• _Problem details_
Reproduce the following lines word for word, without the pictures.

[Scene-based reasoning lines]
********

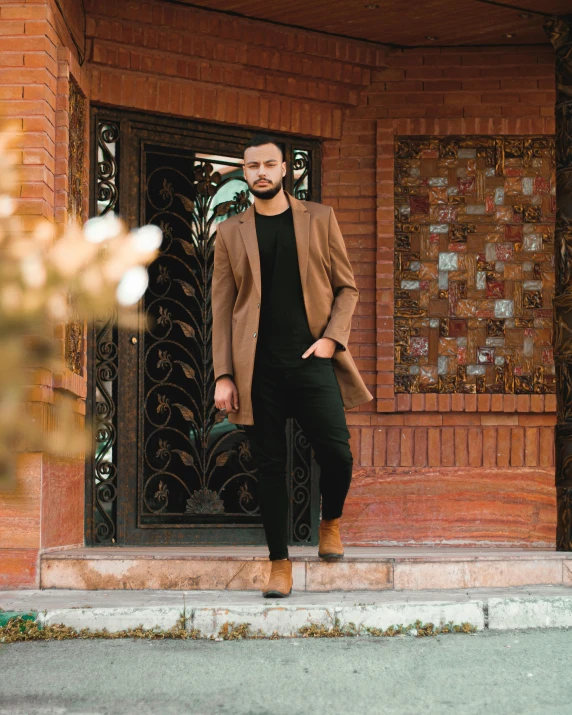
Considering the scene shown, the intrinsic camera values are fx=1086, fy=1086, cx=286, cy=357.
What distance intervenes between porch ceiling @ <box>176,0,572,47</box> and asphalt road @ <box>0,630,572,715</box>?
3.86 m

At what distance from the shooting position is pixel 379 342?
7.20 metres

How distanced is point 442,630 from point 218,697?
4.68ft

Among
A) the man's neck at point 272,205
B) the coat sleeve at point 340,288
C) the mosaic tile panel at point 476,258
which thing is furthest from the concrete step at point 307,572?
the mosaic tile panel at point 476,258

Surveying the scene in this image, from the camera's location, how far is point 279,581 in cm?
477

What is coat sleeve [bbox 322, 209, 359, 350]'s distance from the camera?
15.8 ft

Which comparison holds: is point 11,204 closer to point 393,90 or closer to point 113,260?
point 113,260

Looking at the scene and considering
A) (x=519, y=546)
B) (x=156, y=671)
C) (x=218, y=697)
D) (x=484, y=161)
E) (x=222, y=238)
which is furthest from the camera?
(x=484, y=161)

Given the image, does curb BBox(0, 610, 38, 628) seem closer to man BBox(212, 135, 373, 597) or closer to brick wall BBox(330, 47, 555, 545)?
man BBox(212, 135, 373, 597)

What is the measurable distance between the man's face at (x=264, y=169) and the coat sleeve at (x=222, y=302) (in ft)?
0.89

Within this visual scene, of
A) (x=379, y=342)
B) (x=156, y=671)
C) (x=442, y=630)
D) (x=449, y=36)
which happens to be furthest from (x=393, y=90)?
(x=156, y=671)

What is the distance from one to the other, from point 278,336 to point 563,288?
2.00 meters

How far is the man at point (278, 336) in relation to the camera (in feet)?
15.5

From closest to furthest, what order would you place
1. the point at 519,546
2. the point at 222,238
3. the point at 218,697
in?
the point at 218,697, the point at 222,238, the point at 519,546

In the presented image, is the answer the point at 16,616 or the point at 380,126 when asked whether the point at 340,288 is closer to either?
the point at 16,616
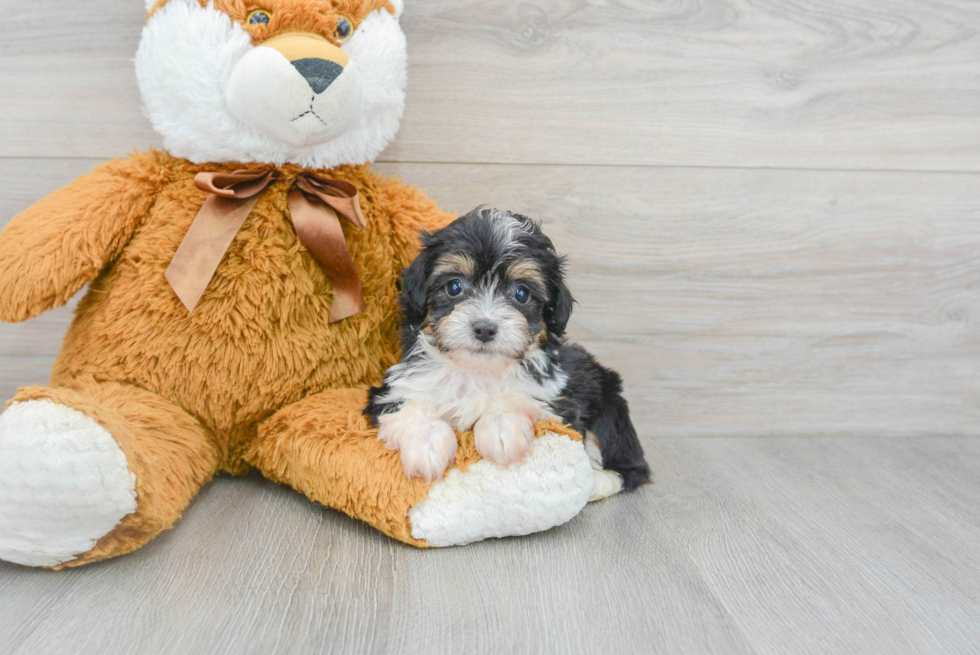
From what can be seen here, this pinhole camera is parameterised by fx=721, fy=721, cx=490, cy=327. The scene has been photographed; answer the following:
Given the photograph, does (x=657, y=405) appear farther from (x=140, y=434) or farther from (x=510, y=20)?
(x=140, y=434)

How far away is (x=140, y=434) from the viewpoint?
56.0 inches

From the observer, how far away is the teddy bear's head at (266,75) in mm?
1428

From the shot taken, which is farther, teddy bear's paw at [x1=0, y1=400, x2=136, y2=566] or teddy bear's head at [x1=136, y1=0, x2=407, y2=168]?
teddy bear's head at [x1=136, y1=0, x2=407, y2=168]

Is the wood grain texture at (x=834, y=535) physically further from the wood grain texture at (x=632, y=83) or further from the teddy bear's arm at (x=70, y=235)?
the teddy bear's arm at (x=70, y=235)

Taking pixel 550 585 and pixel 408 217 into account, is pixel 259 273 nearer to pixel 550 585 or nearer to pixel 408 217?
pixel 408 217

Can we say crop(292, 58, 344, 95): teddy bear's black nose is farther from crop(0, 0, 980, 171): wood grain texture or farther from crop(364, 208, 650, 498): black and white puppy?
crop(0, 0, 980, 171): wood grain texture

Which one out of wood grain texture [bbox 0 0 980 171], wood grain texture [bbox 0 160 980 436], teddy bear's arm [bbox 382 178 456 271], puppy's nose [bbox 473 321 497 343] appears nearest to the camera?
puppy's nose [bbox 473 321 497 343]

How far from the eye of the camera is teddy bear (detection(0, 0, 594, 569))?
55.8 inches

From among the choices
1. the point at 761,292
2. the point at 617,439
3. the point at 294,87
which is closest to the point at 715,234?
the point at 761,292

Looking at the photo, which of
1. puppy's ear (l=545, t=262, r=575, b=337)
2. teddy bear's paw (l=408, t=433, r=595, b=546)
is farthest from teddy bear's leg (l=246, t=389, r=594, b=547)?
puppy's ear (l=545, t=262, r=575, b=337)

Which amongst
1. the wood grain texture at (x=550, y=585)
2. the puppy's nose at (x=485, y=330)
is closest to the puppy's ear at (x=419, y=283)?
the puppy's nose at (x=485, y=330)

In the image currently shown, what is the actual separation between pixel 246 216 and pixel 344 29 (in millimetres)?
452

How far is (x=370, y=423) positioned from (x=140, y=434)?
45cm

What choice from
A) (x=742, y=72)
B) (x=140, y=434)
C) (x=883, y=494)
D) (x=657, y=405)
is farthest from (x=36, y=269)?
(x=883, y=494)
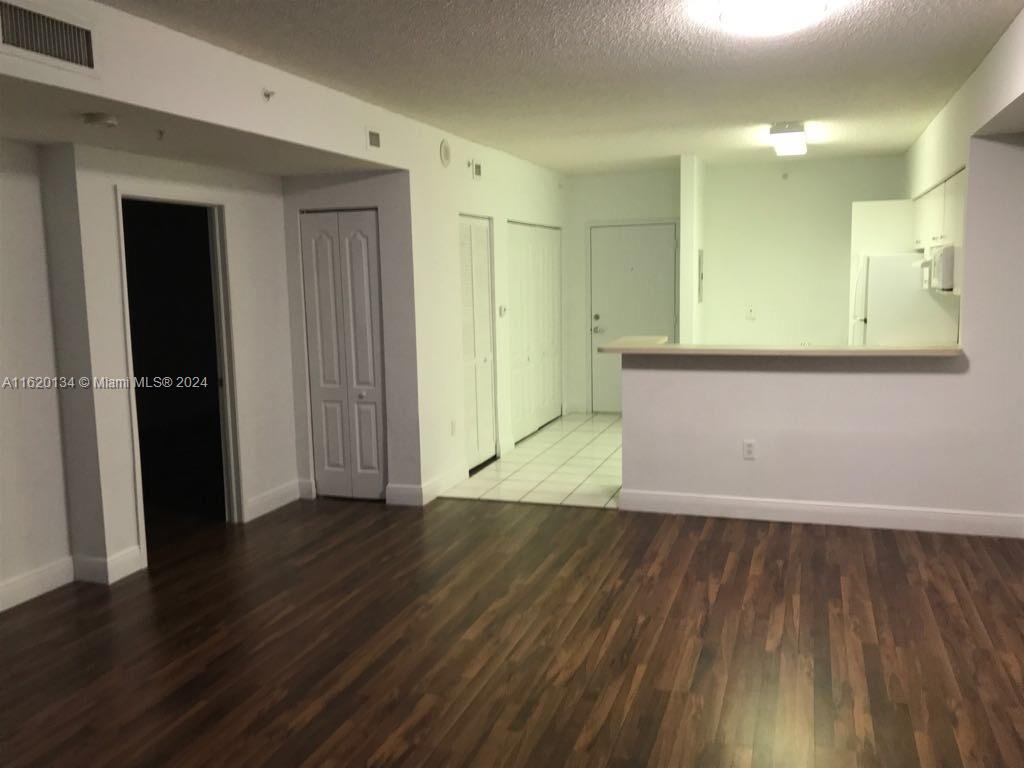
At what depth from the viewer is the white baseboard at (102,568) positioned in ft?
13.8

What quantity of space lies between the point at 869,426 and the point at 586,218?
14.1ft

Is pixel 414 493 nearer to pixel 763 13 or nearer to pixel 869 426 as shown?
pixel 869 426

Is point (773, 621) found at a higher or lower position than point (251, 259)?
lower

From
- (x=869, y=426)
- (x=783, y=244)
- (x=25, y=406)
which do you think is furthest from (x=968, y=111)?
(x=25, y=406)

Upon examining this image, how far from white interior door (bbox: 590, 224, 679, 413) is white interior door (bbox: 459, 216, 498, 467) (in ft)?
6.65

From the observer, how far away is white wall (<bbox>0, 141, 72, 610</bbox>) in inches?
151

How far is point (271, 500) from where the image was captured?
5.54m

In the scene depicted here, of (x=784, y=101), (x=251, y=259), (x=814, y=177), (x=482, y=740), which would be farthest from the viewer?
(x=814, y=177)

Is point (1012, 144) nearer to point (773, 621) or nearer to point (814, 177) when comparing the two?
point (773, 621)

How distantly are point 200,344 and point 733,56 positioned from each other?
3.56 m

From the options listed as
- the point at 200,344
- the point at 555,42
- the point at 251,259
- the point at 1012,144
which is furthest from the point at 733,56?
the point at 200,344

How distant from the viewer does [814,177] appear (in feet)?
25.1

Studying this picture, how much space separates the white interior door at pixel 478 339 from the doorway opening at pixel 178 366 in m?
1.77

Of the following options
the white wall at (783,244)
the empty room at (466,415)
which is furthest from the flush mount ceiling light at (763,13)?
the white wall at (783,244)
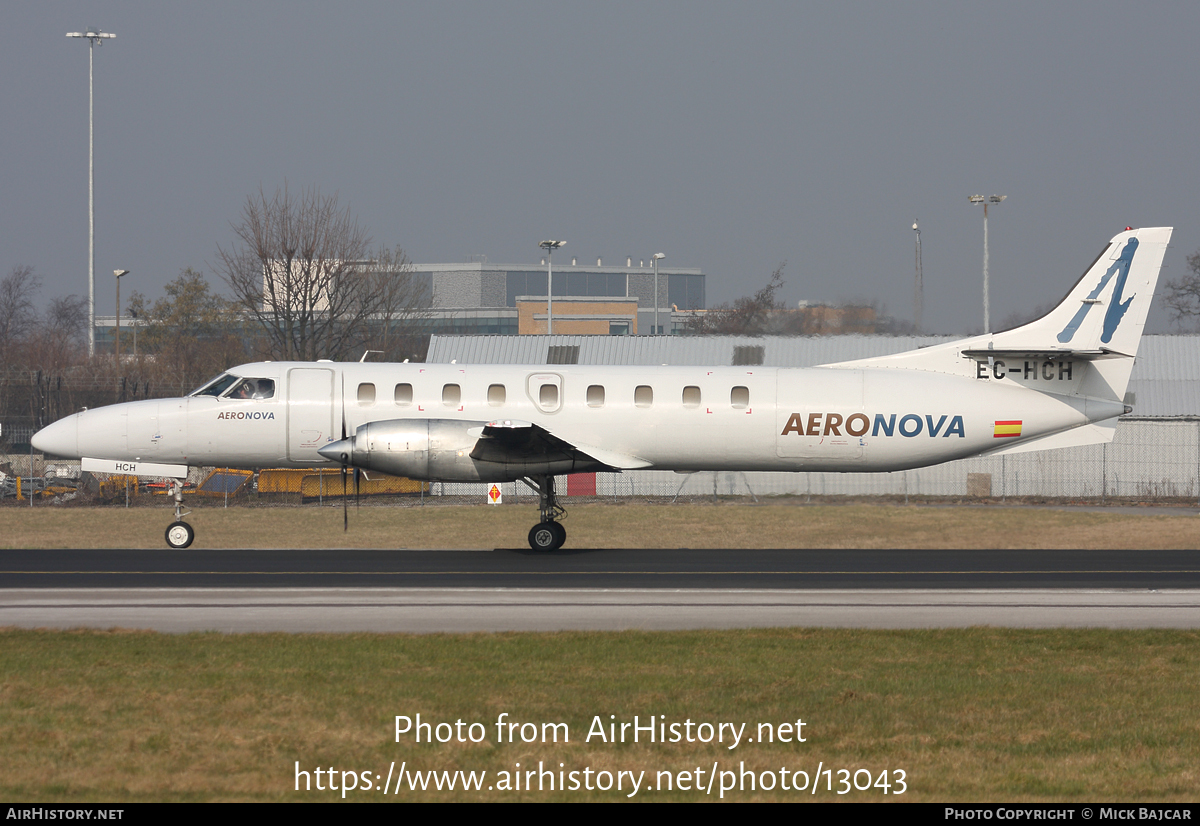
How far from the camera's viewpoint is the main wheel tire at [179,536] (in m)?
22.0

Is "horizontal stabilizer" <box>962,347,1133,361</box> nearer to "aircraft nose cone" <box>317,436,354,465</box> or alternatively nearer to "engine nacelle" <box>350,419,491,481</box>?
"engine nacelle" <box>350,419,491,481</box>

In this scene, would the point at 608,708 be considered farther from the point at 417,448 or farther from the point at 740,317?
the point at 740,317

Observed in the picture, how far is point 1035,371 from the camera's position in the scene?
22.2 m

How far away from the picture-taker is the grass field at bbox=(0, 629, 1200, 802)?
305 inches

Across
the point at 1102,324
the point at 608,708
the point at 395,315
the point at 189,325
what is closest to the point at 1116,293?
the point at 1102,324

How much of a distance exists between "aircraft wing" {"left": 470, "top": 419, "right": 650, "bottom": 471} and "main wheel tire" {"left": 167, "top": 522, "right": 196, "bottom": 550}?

********

• _Exercise result_
Considering the scene shown, the intrinsic camera values are fx=1086, fy=1086, cx=286, cy=357.
What distance intervenes between porch ceiling @ <box>176,0,572,47</box> and asphalt road @ <box>0,630,572,715</box>?
3.86 m

At what distance from the shooting position is pixel 379 342?
7.20 metres

How distanced is point 442,630 from point 218,697?
4.68ft

Among
A) the man's neck at point 272,205
B) the coat sleeve at point 340,288
C) the mosaic tile panel at point 476,258
which thing is furthest from the concrete step at point 307,572?
the mosaic tile panel at point 476,258

Surveying the scene in this image, from the camera's location, how far is point 279,581 in cm?
477

What is coat sleeve [bbox 322, 209, 359, 350]'s distance from the camera?
15.8 ft

Which comparison holds: is point 11,204 closer to point 393,90 or closer to point 113,260?
point 113,260

Looking at the scene and considering
A) (x=519, y=546)
B) (x=156, y=671)
C) (x=218, y=697)
D) (x=484, y=161)
E) (x=222, y=238)
which is furthest from the camera?
(x=484, y=161)

Given the image, does curb BBox(0, 610, 38, 628) seem closer to man BBox(212, 135, 373, 597) or closer to brick wall BBox(330, 47, 555, 545)?
man BBox(212, 135, 373, 597)

What is the measurable distance between the man's face at (x=264, y=169) and the coat sleeve at (x=222, y=302) (in ft)?
0.89

Within this visual scene, of
A) (x=379, y=342)
B) (x=156, y=671)
C) (x=442, y=630)
D) (x=449, y=36)
which happens to be furthest from (x=393, y=90)?
(x=156, y=671)

What is the distance from one to the other, from point 278,336 to point 563,288?
2.00 meters

How far is the man at point (278, 336) in relation to the camera (in feet)?
15.5

From closest to furthest, what order would you place
1. the point at 519,546
2. the point at 222,238
3. the point at 218,697
in?
the point at 218,697, the point at 222,238, the point at 519,546

In the presented image, is the answer the point at 16,616 or the point at 380,126 when asked whether the point at 340,288 is closer to either?
the point at 16,616
From what can be seen here, this pinhole camera is parameterised by fx=721, fy=721, cx=490, cy=327. The scene has been photographed; answer the following:
Given the photograph, does (x=657, y=405) appear farther from (x=140, y=434) or farther from (x=510, y=20)?
(x=140, y=434)

How far away is (x=140, y=434) from the viewpoint?
56.0 inches

From the observer, how far away is the teddy bear's head at (266,75) in mm?
1428

From the shot taken, which is farther, teddy bear's paw at [x1=0, y1=400, x2=136, y2=566] or teddy bear's head at [x1=136, y1=0, x2=407, y2=168]?
teddy bear's head at [x1=136, y1=0, x2=407, y2=168]

Is the wood grain texture at (x=834, y=535) physically further from the wood grain texture at (x=632, y=83) or further from the teddy bear's arm at (x=70, y=235)?
the teddy bear's arm at (x=70, y=235)

Taking pixel 550 585 and pixel 408 217 into account, is pixel 259 273 nearer to pixel 550 585 or nearer to pixel 408 217?
pixel 408 217

Can we say crop(292, 58, 344, 95): teddy bear's black nose is farther from crop(0, 0, 980, 171): wood grain texture or farther from crop(364, 208, 650, 498): black and white puppy?
crop(0, 0, 980, 171): wood grain texture

Which one out of wood grain texture [bbox 0 0 980 171], wood grain texture [bbox 0 160 980 436], teddy bear's arm [bbox 382 178 456 271], puppy's nose [bbox 473 321 497 343] appears nearest to the camera?
puppy's nose [bbox 473 321 497 343]

How far from the eye of the camera is teddy bear (detection(0, 0, 594, 569))?
55.8 inches

From among the choices
1. the point at 761,292
2. the point at 617,439
3. the point at 294,87
which is closest to the point at 715,234?
the point at 761,292

Looking at the photo, which of
1. puppy's ear (l=545, t=262, r=575, b=337)
2. teddy bear's paw (l=408, t=433, r=595, b=546)
is farthest from teddy bear's leg (l=246, t=389, r=594, b=547)?
puppy's ear (l=545, t=262, r=575, b=337)

Which amongst
1. the wood grain texture at (x=550, y=585)
2. the puppy's nose at (x=485, y=330)
is closest to the puppy's ear at (x=419, y=283)?
the puppy's nose at (x=485, y=330)

In the image currently shown, what is the actual separation between pixel 246 216 and pixel 344 29 (in millimetres)?
452

How far is (x=370, y=423) positioned from (x=140, y=434)?
45cm

What choice from
A) (x=742, y=72)
B) (x=140, y=434)
C) (x=883, y=494)
D) (x=657, y=405)
is farthest from (x=36, y=269)?
(x=883, y=494)
At what depth from the viewer is the white baseboard at (102,568) positioned in ft?
13.8

What quantity of space lies between the point at 869,426 and the point at 586,218?
14.1ft

Is pixel 414 493 nearer to pixel 763 13 or nearer to pixel 869 426 as shown?
pixel 869 426

Is point (773, 621) found at a higher or lower position than point (251, 259)?
lower

From
- (x=869, y=426)
- (x=783, y=244)
- (x=25, y=406)
which do you think is furthest from (x=968, y=111)?
(x=25, y=406)

Upon examining this image, how far from white interior door (bbox: 590, 224, 679, 413) is white interior door (bbox: 459, 216, 498, 467) (in ft)?
6.65

From the observer, how far away is white wall (<bbox>0, 141, 72, 610</bbox>) in inches?
151

How far is point (271, 500) from where the image was captured?
5.54m

In the scene depicted here, of (x=784, y=101), (x=251, y=259), (x=814, y=177), (x=482, y=740), which would be farthest from the viewer?
(x=814, y=177)

Is point (1012, 144) nearer to point (773, 621) or nearer to point (814, 177) when comparing the two?
point (773, 621)

How distantly are point 200,344 and point 733,56 positioned from each other?
3.56 m

From the options listed as
- the point at 200,344
- the point at 555,42
- the point at 251,259
- the point at 1012,144
which is furthest from the point at 733,56?
the point at 200,344

How distant from the viewer does [814,177] appear (in feet)?
25.1

Studying this picture, how much space separates the white interior door at pixel 478 339 from the doorway opening at pixel 178 366 in m?
1.77

Of the following options
the white wall at (783,244)
the empty room at (466,415)
which is furthest from the flush mount ceiling light at (763,13)?
the white wall at (783,244)
How far from the camera's viewpoint is the main wheel tire at [179,536] (in m)?
22.0

Is "horizontal stabilizer" <box>962,347,1133,361</box> nearer to "aircraft nose cone" <box>317,436,354,465</box> or alternatively nearer to "engine nacelle" <box>350,419,491,481</box>?
"engine nacelle" <box>350,419,491,481</box>

In this scene, would the point at 608,708 be considered farther from the point at 417,448 or farther from the point at 740,317?
the point at 740,317

Observed in the picture, how far is point 1035,371 from the camera's position in the scene?
22.2 m

How far away from the picture-taker is the grass field at bbox=(0, 629, 1200, 802)?
305 inches

Across
the point at 1102,324
the point at 608,708
the point at 395,315
the point at 189,325
what is closest to the point at 1116,293?
the point at 1102,324

How much of a distance exists between "aircraft wing" {"left": 470, "top": 419, "right": 650, "bottom": 471} and "main wheel tire" {"left": 167, "top": 522, "right": 196, "bottom": 550}?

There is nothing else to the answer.